==== Text for analysis
FIIs and DIIs were net buyers. Advances comfortably outran declines. Volumes were excellent with expansions in both cash and F&O. The BSE 500 was ahead by 2 per cent and the Bank Nifty, Midcaps-50 both outperformed the major indices. The standout return came from the CNXIT which rose by 6 per cent.
Outlook: Chart formations and the backing volumes suggest that the market has the legs to touch targets in the 4,850-4,900 range. There is resistance at current levels and up until the 4,700 zone, however. The apparent uptrend will only be confirmed by a crossing of the 4,693 level and a close above that level.
Rationale: We have seen a pattern of rising peaks and troughs since mid-July when the market bottomed at 3,918. The 2009 high is 4,693 which must be beaten to confirm this uptrend. The strong volumes and concerted institutional support make this likely. Volatility is likely to rise with the breakout.
Counter-view: The market could get stuck in a consolidation pattern between 4,450-4,700 for an indeterminate period since there is a pattern of previous heavy trading in that range. A drop below 4,450 would suggest an intermediate trend reversal.
========
==== Available data
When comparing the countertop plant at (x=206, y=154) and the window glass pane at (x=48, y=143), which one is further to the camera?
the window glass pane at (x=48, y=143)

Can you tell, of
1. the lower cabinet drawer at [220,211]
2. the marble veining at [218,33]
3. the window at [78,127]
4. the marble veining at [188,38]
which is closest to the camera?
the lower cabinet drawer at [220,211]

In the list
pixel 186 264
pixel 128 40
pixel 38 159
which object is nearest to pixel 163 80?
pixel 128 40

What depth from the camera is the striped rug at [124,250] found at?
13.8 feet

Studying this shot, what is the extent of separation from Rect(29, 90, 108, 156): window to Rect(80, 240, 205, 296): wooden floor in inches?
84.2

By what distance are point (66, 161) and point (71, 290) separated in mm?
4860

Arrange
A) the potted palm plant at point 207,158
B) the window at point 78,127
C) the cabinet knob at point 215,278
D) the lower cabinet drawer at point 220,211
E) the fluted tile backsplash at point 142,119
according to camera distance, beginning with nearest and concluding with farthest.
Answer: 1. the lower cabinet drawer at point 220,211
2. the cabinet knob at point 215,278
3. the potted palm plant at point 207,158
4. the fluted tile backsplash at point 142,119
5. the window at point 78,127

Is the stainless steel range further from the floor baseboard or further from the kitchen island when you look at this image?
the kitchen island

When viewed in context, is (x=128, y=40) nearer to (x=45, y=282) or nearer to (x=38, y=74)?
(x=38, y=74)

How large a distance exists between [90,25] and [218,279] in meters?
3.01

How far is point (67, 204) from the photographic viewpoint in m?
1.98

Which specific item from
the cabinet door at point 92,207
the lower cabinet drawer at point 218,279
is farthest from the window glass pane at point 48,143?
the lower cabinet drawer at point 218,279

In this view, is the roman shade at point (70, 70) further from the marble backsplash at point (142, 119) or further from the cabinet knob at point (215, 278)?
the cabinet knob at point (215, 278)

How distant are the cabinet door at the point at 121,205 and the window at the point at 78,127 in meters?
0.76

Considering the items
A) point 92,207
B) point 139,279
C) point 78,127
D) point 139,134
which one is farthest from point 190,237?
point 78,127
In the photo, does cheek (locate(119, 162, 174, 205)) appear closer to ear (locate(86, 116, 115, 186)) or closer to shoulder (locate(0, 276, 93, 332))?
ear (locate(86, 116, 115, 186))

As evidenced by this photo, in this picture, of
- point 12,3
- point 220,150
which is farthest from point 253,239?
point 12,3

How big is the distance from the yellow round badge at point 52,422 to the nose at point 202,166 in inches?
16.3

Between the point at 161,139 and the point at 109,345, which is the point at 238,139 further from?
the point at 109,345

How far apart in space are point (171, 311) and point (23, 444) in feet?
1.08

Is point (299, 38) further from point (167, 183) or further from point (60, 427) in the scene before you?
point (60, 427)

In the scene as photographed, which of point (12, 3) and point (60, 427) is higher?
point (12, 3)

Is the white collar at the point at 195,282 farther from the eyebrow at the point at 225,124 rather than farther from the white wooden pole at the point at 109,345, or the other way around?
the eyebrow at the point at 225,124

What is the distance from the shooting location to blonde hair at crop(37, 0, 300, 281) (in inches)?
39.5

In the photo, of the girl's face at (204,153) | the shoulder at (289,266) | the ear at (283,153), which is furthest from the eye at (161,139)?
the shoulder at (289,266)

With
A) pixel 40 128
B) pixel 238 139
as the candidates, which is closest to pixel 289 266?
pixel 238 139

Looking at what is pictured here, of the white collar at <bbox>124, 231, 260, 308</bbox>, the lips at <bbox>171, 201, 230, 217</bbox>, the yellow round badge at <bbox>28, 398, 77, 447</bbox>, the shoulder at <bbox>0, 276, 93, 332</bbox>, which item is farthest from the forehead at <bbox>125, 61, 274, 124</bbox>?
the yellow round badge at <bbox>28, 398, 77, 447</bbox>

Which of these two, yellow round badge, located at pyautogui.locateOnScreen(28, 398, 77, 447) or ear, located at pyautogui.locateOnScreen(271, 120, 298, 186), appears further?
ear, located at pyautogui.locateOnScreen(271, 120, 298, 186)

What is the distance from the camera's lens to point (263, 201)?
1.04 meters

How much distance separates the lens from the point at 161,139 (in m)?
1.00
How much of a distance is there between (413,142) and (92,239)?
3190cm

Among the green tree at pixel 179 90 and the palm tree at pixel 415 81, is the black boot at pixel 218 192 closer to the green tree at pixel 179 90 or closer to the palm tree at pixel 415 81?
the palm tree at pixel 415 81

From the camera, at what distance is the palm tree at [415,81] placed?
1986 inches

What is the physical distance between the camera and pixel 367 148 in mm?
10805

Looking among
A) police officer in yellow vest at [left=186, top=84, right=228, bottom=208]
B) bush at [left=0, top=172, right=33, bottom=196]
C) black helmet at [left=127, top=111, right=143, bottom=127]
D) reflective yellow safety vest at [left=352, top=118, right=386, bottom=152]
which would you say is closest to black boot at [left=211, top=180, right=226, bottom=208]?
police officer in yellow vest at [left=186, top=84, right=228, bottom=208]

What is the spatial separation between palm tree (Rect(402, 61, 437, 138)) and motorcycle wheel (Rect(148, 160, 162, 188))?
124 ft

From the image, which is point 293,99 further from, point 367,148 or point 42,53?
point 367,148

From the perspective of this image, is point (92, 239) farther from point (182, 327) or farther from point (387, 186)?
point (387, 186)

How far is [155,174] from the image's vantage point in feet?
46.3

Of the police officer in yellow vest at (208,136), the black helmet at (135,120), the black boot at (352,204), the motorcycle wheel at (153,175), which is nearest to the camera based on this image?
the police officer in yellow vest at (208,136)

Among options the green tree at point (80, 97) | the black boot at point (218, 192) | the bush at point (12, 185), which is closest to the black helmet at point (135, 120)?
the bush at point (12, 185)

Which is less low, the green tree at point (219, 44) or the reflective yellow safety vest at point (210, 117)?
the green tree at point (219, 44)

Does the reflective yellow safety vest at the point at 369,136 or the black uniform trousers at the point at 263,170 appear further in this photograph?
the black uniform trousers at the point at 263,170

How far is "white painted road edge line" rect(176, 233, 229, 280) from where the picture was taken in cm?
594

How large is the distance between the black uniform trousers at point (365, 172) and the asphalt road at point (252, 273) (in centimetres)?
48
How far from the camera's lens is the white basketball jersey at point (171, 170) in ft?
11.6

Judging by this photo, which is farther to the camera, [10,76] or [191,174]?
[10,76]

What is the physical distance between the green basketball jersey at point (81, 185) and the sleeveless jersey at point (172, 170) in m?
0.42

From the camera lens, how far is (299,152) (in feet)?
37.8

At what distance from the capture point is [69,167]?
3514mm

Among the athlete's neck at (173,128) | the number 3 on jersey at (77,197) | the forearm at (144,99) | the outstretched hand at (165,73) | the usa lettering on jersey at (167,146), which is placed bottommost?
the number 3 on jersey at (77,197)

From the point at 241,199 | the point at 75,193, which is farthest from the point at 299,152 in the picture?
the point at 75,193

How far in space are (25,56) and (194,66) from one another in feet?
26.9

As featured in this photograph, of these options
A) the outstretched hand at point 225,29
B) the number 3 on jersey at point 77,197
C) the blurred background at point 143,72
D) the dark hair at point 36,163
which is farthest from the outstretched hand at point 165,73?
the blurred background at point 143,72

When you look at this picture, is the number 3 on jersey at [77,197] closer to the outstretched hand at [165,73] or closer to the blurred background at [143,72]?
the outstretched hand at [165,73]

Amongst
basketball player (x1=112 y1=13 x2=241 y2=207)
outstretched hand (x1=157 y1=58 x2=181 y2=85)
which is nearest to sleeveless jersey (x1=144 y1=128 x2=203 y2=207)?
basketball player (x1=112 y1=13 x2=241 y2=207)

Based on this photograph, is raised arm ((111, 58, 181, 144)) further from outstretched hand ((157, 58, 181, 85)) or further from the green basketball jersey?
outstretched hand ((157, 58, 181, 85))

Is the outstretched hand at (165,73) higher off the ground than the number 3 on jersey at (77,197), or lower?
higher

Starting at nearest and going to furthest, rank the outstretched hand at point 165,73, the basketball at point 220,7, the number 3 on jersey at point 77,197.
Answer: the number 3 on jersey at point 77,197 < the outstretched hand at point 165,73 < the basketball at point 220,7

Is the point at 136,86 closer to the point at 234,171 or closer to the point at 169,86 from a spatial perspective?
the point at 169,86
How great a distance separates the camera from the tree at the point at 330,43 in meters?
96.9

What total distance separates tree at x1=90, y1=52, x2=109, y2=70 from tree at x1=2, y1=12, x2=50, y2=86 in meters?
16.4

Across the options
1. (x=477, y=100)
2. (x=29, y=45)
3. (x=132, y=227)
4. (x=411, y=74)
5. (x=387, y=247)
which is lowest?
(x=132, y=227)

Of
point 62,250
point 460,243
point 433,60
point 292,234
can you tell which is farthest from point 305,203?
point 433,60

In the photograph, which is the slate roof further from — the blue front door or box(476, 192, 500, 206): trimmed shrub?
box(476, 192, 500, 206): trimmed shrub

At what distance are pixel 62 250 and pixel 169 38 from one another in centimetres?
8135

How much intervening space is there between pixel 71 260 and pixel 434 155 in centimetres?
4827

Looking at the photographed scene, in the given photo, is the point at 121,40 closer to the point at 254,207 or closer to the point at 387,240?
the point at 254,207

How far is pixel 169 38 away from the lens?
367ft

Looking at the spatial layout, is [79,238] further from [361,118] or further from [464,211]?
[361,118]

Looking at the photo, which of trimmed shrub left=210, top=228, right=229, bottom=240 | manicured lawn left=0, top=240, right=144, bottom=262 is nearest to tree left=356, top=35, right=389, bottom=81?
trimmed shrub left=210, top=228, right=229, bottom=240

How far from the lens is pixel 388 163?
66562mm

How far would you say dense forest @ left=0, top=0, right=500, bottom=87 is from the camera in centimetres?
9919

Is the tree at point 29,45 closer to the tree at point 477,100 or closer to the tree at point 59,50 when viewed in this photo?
========
#### Activity 1:
Write out the stretch of the market commentary from "Outlook: Chart formations" through "above that level.".
#### Activity 2:
In the market commentary, what level did the market bottom at in mid-July?

#### Written answer 1:
Outlook: Chart formations and the backing volumes suggest that the market has the legs to touch targets in the 4,850-4,900 range. There is resistance at current levels and up until the 4,700 zone, however. The apparent uptrend will only be confirmed by a crossing of the 4,693 level and a close above that level.

#### Written answer 2:
3,918